At the same time, devs get zero agency. Random HR types make list of regulations mandating certain checkboxes for compliance, while having near-zero knowledge of the risks-and-benefits of these technical decisions. Therefore, the implications of a mistake are opaque to decisions makers. So by being compliant, you've suddenly given CloudStrike Crowdstrike a button to shut your entire business down.

This kind of error should literally be impossible in a company of the size of CloudStrike Crowdstrike . If such an error happens, it should be impossible for giant corporations to crumble zero backup. Incompetence on display, on all sides. Having worked in 'prestigious tech companies', especially in 2024, it isn't surprising. At times, the internal dysfunction is seriously alarming, other times it's a tuesday.


I'm not going to hope for much out of this. Just like Spectre & Solar , people will cry about it for weeks, demand change and everyone will get collective amnesia about it as the next quarter rolls around.

End of the day, tech workers are treated as disposable labor. Executive bean counters are divorced from the product. And the stock price is the only incentive that matters.

As long as tech is run by MBAs and smooth talkers, this will go on.

Some choice photos:

If what is being is reported is true and they released some unrunnable or improperly formatted file, I can’t even comprehend that level of incompetence. There is a lot of bullshit at my company which is also dealing with many of the issues you’ve addressed in your post, and of course we have incidents, but something so basic being released with such insane permissions would not be possible at my workplace. Of course that’s discounting any malicious actor, but the number of QA cycles and slow rollout that we go through would have caught something like this 5 weeks before it sniffed release.

Something or someone is deeply rotten at crowdstrike. They need to make a big-time firing or I predict that people will start fleeing in droves.

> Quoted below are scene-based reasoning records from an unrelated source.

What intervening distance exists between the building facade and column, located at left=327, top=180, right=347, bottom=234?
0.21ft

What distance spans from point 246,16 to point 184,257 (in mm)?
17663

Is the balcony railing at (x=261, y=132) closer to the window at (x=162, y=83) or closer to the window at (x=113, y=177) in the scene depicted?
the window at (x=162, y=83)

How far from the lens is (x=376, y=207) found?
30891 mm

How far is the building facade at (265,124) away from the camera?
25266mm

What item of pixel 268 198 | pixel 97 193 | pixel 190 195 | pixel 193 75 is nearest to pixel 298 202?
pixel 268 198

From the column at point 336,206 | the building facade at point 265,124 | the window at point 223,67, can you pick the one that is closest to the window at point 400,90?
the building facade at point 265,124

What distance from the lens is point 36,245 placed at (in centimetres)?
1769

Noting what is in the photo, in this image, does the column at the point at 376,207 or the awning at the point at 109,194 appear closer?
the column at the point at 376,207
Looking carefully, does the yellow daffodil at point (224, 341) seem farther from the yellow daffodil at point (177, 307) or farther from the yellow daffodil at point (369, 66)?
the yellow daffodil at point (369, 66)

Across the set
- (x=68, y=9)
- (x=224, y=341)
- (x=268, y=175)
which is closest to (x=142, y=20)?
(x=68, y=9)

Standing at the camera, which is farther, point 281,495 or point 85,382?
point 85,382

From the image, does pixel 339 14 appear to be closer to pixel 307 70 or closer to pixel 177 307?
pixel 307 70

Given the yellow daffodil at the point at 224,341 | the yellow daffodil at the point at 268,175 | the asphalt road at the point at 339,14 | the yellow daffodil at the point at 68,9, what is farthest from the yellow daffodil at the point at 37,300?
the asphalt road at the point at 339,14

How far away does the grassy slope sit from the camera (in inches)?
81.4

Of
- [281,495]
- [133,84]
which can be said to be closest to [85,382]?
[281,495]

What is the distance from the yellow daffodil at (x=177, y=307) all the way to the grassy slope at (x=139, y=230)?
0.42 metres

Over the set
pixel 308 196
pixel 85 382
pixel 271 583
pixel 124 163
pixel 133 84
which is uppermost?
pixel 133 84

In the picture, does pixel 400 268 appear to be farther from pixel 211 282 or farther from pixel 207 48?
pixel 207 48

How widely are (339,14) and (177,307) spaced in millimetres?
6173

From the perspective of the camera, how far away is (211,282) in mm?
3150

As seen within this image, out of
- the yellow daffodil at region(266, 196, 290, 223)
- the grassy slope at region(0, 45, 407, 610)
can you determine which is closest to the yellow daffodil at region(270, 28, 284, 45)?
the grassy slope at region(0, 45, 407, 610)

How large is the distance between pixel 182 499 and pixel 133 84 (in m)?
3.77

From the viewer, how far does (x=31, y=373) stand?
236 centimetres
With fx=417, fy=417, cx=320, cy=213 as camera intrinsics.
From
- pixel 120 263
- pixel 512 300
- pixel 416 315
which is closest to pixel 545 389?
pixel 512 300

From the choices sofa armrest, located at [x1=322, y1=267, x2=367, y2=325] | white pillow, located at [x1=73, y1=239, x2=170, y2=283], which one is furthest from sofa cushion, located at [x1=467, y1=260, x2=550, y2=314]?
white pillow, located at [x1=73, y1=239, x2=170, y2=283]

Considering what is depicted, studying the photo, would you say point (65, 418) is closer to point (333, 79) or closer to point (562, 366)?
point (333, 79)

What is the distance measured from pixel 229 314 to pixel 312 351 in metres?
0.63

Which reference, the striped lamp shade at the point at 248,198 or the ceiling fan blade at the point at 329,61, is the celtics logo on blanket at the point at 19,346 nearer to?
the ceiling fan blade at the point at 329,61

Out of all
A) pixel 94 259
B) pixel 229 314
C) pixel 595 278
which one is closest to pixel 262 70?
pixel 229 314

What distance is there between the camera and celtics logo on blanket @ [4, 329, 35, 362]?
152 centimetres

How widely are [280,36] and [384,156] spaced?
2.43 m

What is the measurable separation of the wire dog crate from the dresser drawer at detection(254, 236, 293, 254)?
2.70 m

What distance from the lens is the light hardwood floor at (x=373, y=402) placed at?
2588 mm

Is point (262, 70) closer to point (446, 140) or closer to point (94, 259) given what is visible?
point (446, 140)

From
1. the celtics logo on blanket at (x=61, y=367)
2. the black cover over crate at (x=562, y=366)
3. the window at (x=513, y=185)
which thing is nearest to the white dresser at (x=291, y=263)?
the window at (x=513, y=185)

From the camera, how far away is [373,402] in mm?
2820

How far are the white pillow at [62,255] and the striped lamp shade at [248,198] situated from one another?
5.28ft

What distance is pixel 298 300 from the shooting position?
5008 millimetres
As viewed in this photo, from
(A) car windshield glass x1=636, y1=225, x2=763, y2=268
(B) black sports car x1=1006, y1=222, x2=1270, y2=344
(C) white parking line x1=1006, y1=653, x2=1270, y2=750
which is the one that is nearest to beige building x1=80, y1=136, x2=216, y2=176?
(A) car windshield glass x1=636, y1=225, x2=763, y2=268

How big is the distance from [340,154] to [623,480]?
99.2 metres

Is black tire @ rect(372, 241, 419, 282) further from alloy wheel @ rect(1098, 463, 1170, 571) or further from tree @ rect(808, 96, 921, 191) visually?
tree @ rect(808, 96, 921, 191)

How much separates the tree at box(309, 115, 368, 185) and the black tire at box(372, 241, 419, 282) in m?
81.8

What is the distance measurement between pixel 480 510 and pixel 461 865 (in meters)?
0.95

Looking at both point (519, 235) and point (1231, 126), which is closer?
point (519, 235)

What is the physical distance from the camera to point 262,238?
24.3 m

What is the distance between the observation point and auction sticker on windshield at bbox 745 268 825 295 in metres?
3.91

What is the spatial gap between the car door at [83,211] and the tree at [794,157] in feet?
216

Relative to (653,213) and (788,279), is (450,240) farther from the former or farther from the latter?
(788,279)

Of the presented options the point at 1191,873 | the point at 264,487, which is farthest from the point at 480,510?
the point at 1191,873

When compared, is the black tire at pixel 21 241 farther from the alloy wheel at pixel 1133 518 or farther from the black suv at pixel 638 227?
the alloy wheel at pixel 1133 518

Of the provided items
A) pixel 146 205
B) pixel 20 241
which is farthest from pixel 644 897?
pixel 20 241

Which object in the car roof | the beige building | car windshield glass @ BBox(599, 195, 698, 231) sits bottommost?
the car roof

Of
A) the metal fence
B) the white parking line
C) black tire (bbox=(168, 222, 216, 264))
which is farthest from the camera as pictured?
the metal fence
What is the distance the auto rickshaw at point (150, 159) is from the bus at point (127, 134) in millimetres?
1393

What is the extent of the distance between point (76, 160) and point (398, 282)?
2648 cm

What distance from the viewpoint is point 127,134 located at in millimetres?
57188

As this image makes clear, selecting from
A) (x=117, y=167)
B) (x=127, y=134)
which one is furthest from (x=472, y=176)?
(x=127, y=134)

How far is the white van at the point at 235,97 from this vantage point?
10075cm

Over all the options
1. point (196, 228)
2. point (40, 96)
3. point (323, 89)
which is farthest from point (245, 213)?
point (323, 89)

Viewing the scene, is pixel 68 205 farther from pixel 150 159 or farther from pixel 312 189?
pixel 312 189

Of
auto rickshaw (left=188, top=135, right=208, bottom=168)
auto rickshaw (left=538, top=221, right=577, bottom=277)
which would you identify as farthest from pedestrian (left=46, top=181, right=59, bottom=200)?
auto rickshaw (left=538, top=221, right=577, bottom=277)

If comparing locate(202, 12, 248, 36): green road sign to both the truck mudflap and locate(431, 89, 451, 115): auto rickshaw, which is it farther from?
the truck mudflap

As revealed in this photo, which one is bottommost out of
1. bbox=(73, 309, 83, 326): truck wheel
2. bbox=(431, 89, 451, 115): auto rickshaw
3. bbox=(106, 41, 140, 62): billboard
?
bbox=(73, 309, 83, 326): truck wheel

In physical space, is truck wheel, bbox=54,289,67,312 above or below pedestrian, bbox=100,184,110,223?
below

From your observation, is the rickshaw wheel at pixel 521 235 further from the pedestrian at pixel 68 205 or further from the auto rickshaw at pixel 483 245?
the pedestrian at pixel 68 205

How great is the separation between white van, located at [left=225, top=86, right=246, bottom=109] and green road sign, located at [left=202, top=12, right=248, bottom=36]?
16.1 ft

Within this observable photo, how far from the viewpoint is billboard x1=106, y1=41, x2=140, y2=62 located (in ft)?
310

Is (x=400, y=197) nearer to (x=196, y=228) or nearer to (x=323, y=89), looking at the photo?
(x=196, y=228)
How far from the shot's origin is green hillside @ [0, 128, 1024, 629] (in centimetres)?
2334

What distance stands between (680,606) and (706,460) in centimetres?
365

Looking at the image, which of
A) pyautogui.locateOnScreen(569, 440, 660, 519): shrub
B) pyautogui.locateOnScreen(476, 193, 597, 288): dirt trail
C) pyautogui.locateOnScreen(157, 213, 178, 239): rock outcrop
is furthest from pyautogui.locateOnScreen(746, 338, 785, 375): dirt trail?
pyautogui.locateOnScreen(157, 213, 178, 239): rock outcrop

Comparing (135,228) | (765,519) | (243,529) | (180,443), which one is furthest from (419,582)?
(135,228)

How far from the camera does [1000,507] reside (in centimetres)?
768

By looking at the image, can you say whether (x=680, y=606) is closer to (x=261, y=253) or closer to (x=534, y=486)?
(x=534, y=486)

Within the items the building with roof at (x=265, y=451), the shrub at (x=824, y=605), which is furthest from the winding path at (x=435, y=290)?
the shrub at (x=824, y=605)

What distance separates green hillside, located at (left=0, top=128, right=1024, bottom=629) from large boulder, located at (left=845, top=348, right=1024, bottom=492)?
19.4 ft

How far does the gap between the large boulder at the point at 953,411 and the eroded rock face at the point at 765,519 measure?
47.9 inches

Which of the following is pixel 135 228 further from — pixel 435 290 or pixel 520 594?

This seems to me like a fairly usual level of competence from a bolt-on-security-as-a-product or compliance-as-a-service company. Examples:

  • CVE-2016-2208: buffer overflow in Symantec Antivirus "This is a remote code execution vulnerability. Because Symantec use a filter driver to intercept all system I/O, just emailing a file to a victim or sending them a link is enough to exploit it. [...] On Windows, this results in kernel memory corruption, as the scan engine is loaded into the kernel (wtf!!!), making this a remote ring0 memory corruption vulnerability - this is about as bad as it can possibly get". Basically "send an email with an attachment to pwn someone's computer. They don’t have to open the attachment, as long as they have Norton Antivirus (or anything that uses the Symantec Antivirus Engine) installed".
  • CVE-2020-12271: "A SQL injection issue was found in SFOS 17.0, 17.1, 17.5, and 18.0 before 2020-04-25 on Sophos XG Firewall devices, as exploited in the wild in April 2020. [...] A successful attack may have caused remote code execution that exfiltrated usernames and hashed passwords for the local device admin(s), portal admins, and user accounts used for remote access"
  • Okta data breach a couple months back: "For several weeks beginning in late September 2023, intruders had access to [Okta's] customer support case management system. That access allowed the hackers to steal authentication tokens from some Okta customers, which the attackers could then use to make changes to customer accounts, such as adding or modifying authorized users."

It's not that it's amateur hour specifically at CrowdStrike. It's the whole industry.

I incidentally just learned about the Okta breach yesterday simply by getting frustrated with it and searching on Twitter evidence on whether everyone else hates using it continuously as much as I do.

I have the opinion that the more data you give out, the more likely it will just get breached. Especially personal data meant to authenticate your identity. The best thing to do would be to not give data out at all - data that doesn't exist, can't be stolen - but most of the rest of the world doesn't think the same way, and are extremely unlikely to question why we have normalized people giving away their data without a second thought.